Where I disagree with Nichols is here:
But here I want to caution my fellow citizens. Trump, whether from intention or stupidity or fear, has identified himself as a fascist under almost any reasonable definition of the word. But although he leads the angry and resentful GOP, he has not created a coherent, disciplined, and effective movement. (Consider his party’s entropic behavior in Congress.) He is also constrained by circumstance: The country is not in disarray, or at war, or in an economic collapse. Although some of Trump’s most ardent voters support his blood-and-soil rhetoric, millions of others have no connection to that agenda. Some are unaware; others are in denial. And many of those voters are receptive to his message only because they have been bludgeoned by right-wing propaganda into irrationality and panic. Even many officials in the current GOP, that supine and useless husk of an institution, do not share Trump’s ambitions.
I have long argued for confronting Trump’s voters with his offenses against our government and our Constitution. The contest between an aspiring fascist and a coalition of prodemocracy forces is even clearer now. But deploy the word fascist with care; many of our fellow Americans, despite their morally abysmal choice to support Trump, are not fascists.
This is technically true—most Trump supporters might not be in favor of turning America into an anti-democratic police state. But that also does not matter in the slightest.

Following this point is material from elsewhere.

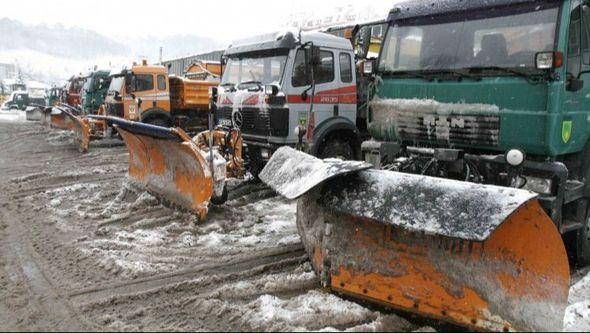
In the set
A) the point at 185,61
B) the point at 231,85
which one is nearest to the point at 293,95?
the point at 231,85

When the Nazis rose to power, the German people did not vote for crematoria and conquest. But they got both anyway. Most Germans were not ardent Nazis, but the Nazis controlled Germany anyway. The fact that most GOP voters are not on board with a fascist America means very little. Enough are, and history has shown time and time again that an illiberal and dangerous minority is all it takes to transform a society into a totalitarian hellhole. Anyone who supports Donald Trump is voting to end American democracy. Period. Whether they do so out of ignorance or malice does not make anything more than an academic difference.

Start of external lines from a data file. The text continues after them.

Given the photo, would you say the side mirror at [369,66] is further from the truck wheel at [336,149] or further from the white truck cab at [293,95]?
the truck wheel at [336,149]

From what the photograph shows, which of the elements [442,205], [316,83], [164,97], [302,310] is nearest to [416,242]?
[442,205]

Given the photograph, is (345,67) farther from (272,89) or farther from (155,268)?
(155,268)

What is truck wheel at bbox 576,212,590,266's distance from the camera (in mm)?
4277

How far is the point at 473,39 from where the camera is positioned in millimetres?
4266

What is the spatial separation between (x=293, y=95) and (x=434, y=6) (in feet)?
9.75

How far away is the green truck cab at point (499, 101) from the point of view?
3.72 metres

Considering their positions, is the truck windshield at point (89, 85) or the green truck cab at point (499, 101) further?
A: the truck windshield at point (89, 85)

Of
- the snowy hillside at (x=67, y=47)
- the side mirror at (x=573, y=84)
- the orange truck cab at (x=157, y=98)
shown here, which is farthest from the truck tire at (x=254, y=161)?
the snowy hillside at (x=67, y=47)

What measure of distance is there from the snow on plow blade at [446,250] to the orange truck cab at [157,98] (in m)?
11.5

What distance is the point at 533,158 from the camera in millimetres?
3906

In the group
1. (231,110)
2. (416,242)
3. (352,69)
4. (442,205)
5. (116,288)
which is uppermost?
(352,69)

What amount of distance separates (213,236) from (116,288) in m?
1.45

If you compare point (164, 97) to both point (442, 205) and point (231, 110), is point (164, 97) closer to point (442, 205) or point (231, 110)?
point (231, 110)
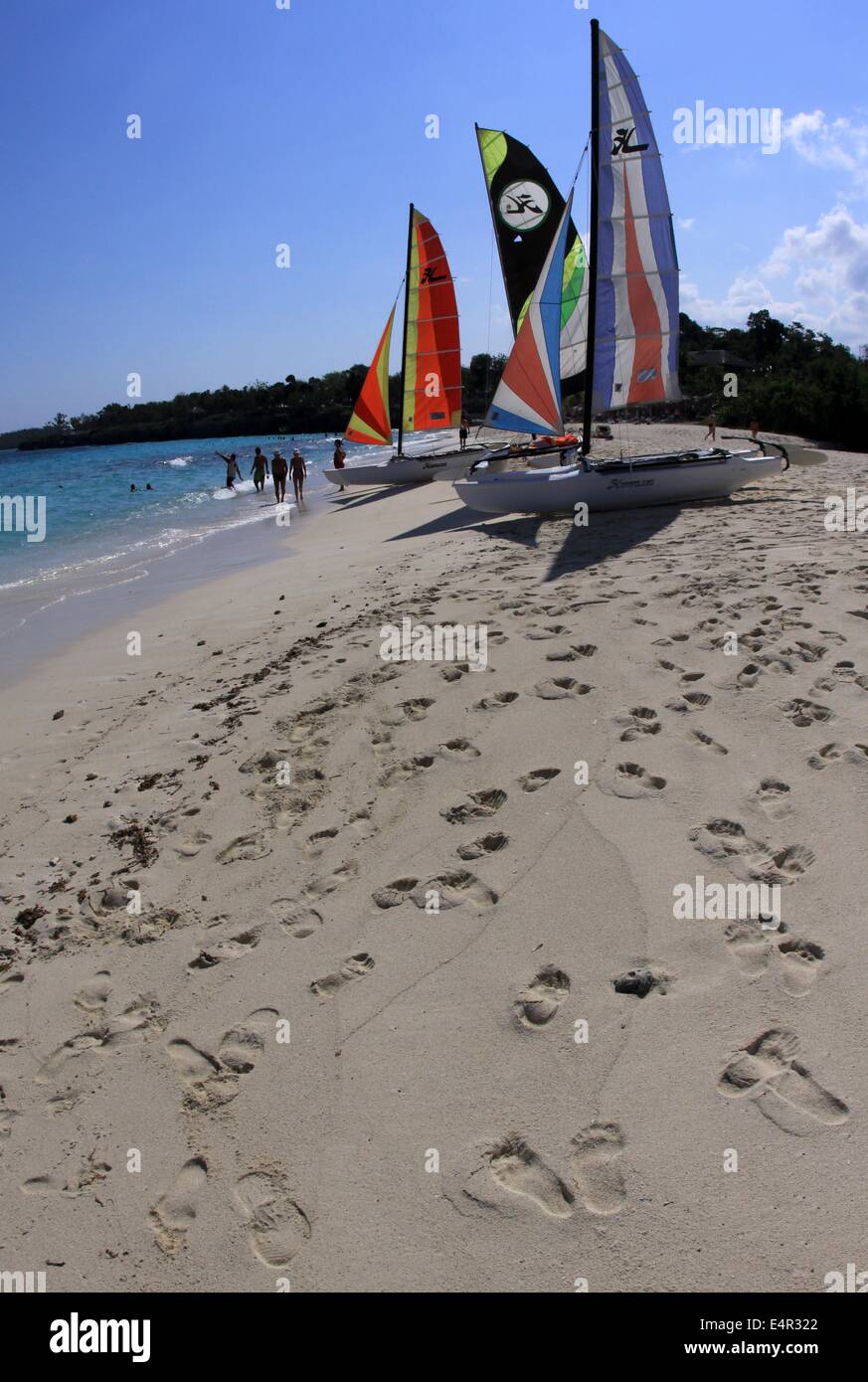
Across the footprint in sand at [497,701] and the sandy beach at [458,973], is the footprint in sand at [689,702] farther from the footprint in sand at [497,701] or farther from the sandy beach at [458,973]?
the footprint in sand at [497,701]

I disagree that calling Trump what he is is dangerous. The threat that Trump poses is enhanced by euphemizing his conduct and treating him like just another political sideshow. In 2016 the media breathlessly covered his every move because it goosed the ratings. The results were Trump magnifying his bullshit personal “brand” to the Oval Office and the near destruction of this country. And today, the media is still too cowardly to openly speak the truth. The media still lavishes coverage on Trump, still tends to treat him like a normal candidate rather than an abject fascist. Trying to hide the truth will not serve this country’s interests.

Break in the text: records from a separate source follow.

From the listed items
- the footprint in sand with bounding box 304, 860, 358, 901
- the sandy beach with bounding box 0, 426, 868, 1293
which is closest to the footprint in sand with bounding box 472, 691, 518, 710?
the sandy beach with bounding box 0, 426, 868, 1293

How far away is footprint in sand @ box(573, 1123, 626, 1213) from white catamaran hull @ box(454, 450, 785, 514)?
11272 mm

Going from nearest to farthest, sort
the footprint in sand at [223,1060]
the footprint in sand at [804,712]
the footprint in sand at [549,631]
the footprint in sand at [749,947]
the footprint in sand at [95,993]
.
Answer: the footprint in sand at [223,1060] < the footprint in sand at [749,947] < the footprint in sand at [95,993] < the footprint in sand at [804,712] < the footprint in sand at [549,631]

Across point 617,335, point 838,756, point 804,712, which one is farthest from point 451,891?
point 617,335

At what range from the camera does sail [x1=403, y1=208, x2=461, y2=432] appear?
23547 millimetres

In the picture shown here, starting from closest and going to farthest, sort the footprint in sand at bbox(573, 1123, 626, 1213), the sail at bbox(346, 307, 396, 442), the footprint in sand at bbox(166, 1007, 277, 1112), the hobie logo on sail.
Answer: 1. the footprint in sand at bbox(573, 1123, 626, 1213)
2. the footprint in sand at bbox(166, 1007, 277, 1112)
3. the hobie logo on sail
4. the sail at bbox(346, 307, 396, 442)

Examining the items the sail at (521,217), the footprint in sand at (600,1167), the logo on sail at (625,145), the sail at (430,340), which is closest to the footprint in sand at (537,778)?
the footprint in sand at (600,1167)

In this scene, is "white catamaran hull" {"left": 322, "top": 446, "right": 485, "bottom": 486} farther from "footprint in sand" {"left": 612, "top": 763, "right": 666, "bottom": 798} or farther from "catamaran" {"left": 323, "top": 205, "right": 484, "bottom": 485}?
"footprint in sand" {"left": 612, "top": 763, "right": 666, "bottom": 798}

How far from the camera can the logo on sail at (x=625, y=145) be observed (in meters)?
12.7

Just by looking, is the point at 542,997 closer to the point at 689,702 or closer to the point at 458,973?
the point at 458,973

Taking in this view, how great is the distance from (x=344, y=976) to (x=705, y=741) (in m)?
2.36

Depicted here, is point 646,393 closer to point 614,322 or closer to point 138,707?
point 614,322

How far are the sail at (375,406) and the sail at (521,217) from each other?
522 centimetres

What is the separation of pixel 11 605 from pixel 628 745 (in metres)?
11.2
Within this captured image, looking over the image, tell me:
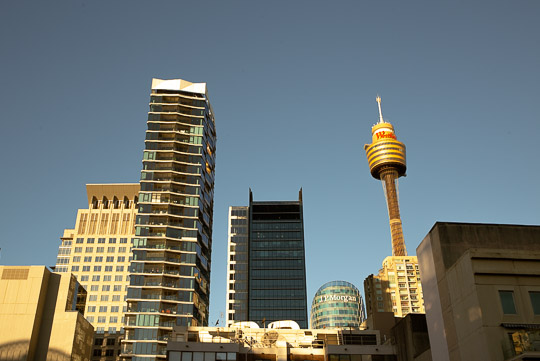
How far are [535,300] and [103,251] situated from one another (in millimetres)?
156576

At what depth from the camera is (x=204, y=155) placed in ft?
Answer: 461

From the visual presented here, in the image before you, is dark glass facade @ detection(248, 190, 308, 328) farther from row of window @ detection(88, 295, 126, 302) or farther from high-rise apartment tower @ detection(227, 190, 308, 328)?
row of window @ detection(88, 295, 126, 302)

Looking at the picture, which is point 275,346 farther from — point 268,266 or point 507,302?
point 268,266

We cannot afford another four years of Trump, because if he gets power again he will ensure that he remains in power for the rest of his life. There will be no guardrails, no people who will tell Trump no, no limits on what Trump will do. The best outcome we can hope for is what amounts to a civil war or coup. We cannot afford this. It might be that many of Trump’s supporters do not call themselves fascists, but at the end of the day they are enabling it. We can either grapple with that fact honestly and boldly or we can risk watching this country fall. I, for one, am tired of the euphemisms. Trump is a wanna-be dictator, a fascist, a totalitarian. He may be a stupid, unstable, and lazy dictator, but that makes him potentially more dangerous, not less.